WORK TASK: Output the data exactly, with every line intact.

DATA SECTION:
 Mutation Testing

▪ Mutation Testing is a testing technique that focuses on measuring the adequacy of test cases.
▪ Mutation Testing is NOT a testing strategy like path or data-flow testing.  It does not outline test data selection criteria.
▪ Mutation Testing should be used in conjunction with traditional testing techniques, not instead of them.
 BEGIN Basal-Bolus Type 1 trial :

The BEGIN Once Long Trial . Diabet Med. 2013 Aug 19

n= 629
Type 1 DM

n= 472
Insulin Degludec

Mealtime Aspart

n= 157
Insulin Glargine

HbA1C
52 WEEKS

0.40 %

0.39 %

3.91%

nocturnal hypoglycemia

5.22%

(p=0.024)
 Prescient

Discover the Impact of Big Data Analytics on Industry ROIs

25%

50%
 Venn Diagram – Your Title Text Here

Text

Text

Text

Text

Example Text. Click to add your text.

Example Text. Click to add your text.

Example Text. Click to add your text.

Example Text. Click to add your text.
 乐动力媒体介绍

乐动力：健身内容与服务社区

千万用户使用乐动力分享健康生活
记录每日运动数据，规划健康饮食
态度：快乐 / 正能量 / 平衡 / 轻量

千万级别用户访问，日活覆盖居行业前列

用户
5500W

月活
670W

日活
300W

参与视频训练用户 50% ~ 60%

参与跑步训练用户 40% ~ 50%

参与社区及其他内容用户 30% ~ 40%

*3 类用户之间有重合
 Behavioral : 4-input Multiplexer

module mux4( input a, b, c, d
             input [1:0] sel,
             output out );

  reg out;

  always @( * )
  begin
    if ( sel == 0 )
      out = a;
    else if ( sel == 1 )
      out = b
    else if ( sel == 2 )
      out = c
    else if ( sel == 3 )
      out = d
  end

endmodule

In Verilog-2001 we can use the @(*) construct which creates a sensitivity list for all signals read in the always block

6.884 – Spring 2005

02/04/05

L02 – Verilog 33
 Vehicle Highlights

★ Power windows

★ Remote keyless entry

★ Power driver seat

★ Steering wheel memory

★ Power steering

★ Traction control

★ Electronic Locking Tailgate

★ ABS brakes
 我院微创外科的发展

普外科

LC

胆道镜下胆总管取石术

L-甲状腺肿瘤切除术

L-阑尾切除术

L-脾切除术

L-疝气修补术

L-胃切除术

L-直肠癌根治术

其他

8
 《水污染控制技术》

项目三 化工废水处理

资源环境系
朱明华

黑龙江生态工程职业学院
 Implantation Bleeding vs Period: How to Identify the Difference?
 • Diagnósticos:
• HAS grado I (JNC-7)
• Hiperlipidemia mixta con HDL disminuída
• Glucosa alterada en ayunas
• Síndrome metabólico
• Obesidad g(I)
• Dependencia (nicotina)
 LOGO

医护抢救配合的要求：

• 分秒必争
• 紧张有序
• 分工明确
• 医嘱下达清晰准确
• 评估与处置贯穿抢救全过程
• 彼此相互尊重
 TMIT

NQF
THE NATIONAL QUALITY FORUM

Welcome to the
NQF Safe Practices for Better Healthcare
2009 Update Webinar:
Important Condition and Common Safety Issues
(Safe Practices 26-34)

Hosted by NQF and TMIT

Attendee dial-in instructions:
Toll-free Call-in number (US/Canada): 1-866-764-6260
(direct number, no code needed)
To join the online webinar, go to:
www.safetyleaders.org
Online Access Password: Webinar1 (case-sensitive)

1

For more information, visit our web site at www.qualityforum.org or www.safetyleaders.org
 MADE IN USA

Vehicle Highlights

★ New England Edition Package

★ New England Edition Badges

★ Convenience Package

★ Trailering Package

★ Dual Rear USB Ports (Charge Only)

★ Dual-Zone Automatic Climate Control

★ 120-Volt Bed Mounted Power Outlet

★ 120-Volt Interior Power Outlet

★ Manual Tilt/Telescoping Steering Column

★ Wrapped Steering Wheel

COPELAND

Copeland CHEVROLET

WRITTEN SOLUTION:
 Mutation Testing

▪ Mutation Testing is a testing technique that focuses on measuring the adequacy of test cases.
▪ Mutation Testing is NOT a testing strategy like path or data-flow testing.  It does not outline test data selection criteria.
▪ Mutation Testing should be used in conjunction with traditional testing techniques, not instead of them.
 BEGIN Basal-Bolus Type 1 trial :

The BEGIN Once Long Trial . Diabet Med. 2013 Aug 19

n= 629
Type 1 DM

n= 472
Insulin Degludec

Mealtime Aspart

n= 157
Insulin Glargine

HbA1C
52 WEEKS

0.40 %

0.39 %

3.91%

nocturnal hypoglycemia

5.22%

(p=0.024)
 Prescient

Discover the Impact of Big Data Analytics on Industry ROIs

25%

50%
 Venn Diagram – Your Title Text Here

Text

Text

Text

Text

Example Text. Click to add your text.

Example Text. Click to add your text.

Example Text. Click to add your text.

Example Text. Click to add your text.
 乐动力媒体介绍

乐动力：健身内容与服务社区

千万用户使用乐动力分享健康生活
记录每日运动数据，规划健康饮食
态度：快乐 / 正能量 / 平衡 / 轻量

千万级别用户访问，日活覆盖居行业前列

用户
5500W

月活
670W

日活
300W

参与视频训练用户 50% ~ 60%

参与跑步训练用户 40% ~ 50%

参与社区及其他内容用户 30% ~ 40%

*3 类用户之间有重合
 Behavioral : 4-input Multiplexer

module mux4( input a, b, c, d
             input [1:0] sel,
             output out );

  reg out;

  always @( * )
  begin
    if ( sel == 0 )
      out = a;
    else if ( sel == 1 )
      out = b
    else if ( sel == 2 )
      out = c
    else if ( sel == 3 )
      out = d
  end

endmodule

In Verilog-2001 we can use the @(*) construct which creates a sensitivity list for all signals read in the always block

6.884 – Spring 2005

02/04/05

L02 – Verilog 33
 Vehicle Highlights

★ Power windows

★ Remote keyless entry

★ Power driver seat

★ Steering wheel memory

★ Power steering

★ Traction control

★ Electronic Locking Tailgate

★ ABS brakes
 我院微创外科的发展

普外科

LC

胆道镜下胆总管取石术

L-甲状腺肿瘤切除术

L-阑尾切除术

L-脾切除术

L-疝气修补术

L-胃切除术

L-直肠癌根治术

其他

8
 《水污染控制技术》

项目三 化工废水处理

资源环境系
朱明华

黑龙江生态工程职业学院
 Implantation Bleeding vs Period: How to Identify the Difference?
 • Diagnósticos:
• HAS grado I (JNC-7)
• Hiperlipidemia mixta con HDL disminuída
• Glucosa alterada en ayunas
• Síndrome metabólico
• Obesidad g(I)
• Dependencia (nicotina)
 LOGO

医护抢救配合的要求：

• 分秒必争
• 紧张有序
• 分工明确
• 医嘱下达清晰准确
• 评估与处置贯穿抢救全过程
• 彼此相互尊重
 TMIT

NQF
THE NATIONAL QUALITY FORUM

Welcome to the
NQF Safe Practices for Better Healthcare
2009 Update Webinar:
Important Condition and Common Safety Issues
(Safe Practices 26-34)

Hosted by NQF and TMIT

Attendee dial-in instructions:
Toll-free Call-in number (US/Canada): 1-866-764-6260
(direct number, no code needed)
To join the online webinar, go to:
www.safetyleaders.org
Online Access Password: Webinar1 (case-sensitive)

1

For more information, visit our web site at www.qualityforum.org or www.safetyleaders.org
 MADE IN USA

Vehicle Highlights

★ New England Edition Package

★ New England Edition Badges

★ Convenience Package

★ Trailering Package

★ Dual Rear USB Ports (Charge Only)

★ Dual-Zone Automatic Climate Control

★ 120-Volt Bed Mounted Power Outlet

★ 120-Volt Interior Power Outlet

★ Manual Tilt/Telescoping Steering Column

★ Wrapped Steering Wheel

COPELAND

Copeland CHEVROLET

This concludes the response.